Exercise 1
Count the lines of the records below that contain the word "distance". Give only the number.

Passage provided

[Start]

He said to the Maina: Go, carry my message to my love.
The red ants climb up the mango-tree; and the daughter follows
her mother's way.
I have no money to give her even lime and tobacco; I am poor,
so how can I tell her of my love.
The boat has gone down on the flood of the Nerbudda; the
fisherwoman is weeping for her husband.
She has no bangles on her arm nor necklace on her neck; she has
no beauty, but seeks her lovers throughout the village.
Bread from the girdle, curry from the _lota_; let us go, beloved,
the moon is shining.
The leaves of gram have been plucked from the plants; I think
much on Dadaria, but she does not come.
The love of a stranger is as a dream; think not of him, beloved,
he cannot be yours.
Twelve has struck and it is thirteen time (past the time of
labour); oh, overseer, let your poor labourers go.
The betel-leaf is pressed in the mouth (and gives pleasure);
attractive eyes delight the heart.
Catechu, areca and black cloves; my heart's secret troubles me
in my dreams.
The Nerbudda came and swept away the rubbish (from the works);
fly away, bees, do not perch on my cloth.
The colour does not come on the wheat; her youth is passing,
but she cannot yet drape her cloth on her body.
Like the sight of rain-drops splashing on the ground; so beautiful
is she to look upon.
It rains and the hidden streams in the woodland are filled (and
come to view); hide as long as you may, some day you must be seen.
The mahua flowers are falling from the trees on the hill; leave
me your cloth so that I may know you will return.
He went to the bazar and brought back a cocoanut; it is green
without, but insects are eating the core.
He went to the hill and cut strings of bamboo; you cannot drape
your cloth, you have wound it round your body.
The coral necklace hangs on the peg; if you become the second
wife of my husband I shall give you clothes.
She put on her clothes and went to the forest; she met her lover
and said you are welcome to me.
He went to the bazar and bought potatoes; but if he had loved me
he would have brought me liquor.
The fish in the river are on the look-out; the Brahman's daughter
is bathing with her hair down.
The arhar-stumps stand in the field; I loved one of another caste,
but must give him up.
He ate betel and coloured his teeth; his beloved came from without
and knew him.
The ploughmen are gone to the field; my clever writer is gone to
the court-house.
The Nerbudda flows like a bent bow; a beautiful youth is standing
in court. [286]
The broken areca-nuts lie in the forest; when a man comes to
misfortune no one will help him.
The broken areca-nuts cannot be mended; and two hearts which are
sundered cannot be joined.
Ask me for five rupees and I will give you twenty-five; but I
will not give my lover for the whole world.

[End]

Data provided
[Start]

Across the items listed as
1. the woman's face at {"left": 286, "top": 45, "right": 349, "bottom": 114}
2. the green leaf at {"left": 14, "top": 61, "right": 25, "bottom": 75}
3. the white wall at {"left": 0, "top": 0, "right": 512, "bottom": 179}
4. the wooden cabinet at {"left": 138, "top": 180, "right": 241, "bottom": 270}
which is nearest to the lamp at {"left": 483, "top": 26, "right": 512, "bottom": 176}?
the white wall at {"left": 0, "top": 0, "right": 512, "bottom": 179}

[End]
[Start]

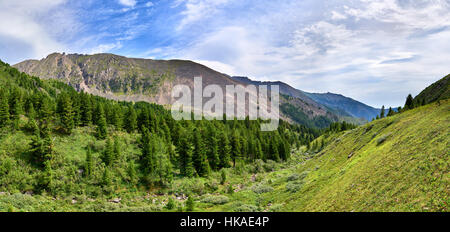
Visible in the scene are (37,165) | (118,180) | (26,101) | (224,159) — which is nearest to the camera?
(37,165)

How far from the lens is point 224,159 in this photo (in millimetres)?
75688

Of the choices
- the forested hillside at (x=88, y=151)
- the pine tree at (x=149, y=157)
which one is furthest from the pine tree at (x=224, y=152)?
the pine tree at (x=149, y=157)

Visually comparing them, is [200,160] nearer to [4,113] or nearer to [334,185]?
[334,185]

[End]
[Start]

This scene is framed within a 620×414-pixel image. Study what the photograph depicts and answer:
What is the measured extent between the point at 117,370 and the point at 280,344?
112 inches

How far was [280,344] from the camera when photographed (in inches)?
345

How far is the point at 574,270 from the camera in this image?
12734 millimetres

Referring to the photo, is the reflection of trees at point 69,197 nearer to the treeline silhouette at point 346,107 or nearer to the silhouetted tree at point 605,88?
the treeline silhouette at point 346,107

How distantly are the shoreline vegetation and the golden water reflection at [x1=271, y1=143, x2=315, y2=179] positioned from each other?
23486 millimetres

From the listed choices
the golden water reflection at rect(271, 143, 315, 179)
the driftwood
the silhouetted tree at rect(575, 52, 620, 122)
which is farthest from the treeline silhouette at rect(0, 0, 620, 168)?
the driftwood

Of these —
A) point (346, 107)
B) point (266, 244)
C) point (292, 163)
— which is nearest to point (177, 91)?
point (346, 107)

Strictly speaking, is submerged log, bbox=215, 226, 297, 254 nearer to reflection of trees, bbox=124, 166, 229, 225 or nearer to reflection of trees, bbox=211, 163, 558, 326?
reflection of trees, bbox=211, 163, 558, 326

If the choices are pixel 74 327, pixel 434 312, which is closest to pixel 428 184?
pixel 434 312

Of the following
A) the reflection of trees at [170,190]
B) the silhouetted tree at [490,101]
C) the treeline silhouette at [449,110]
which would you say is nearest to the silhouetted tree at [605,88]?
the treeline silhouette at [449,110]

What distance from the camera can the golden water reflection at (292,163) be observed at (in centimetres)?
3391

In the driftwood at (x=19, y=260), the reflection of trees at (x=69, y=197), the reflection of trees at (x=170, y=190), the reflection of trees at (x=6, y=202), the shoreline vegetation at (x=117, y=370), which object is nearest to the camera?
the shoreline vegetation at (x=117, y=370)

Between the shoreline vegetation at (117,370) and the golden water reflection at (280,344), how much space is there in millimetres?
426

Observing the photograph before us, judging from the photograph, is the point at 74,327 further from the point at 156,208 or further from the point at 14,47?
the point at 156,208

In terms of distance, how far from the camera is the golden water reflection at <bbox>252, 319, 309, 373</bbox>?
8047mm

[End]

Exercise 2
Answer these questions using the folk verses above:
(a) Who is the fisherwoman weeping for?
(b) What is green without, but has insects eating the core?
(c) How many rupees will the speaker give when asked for five?

Task response 1
2

Task response 2
(a) Her husband
(b) A cocoanut
(c) Twenty-five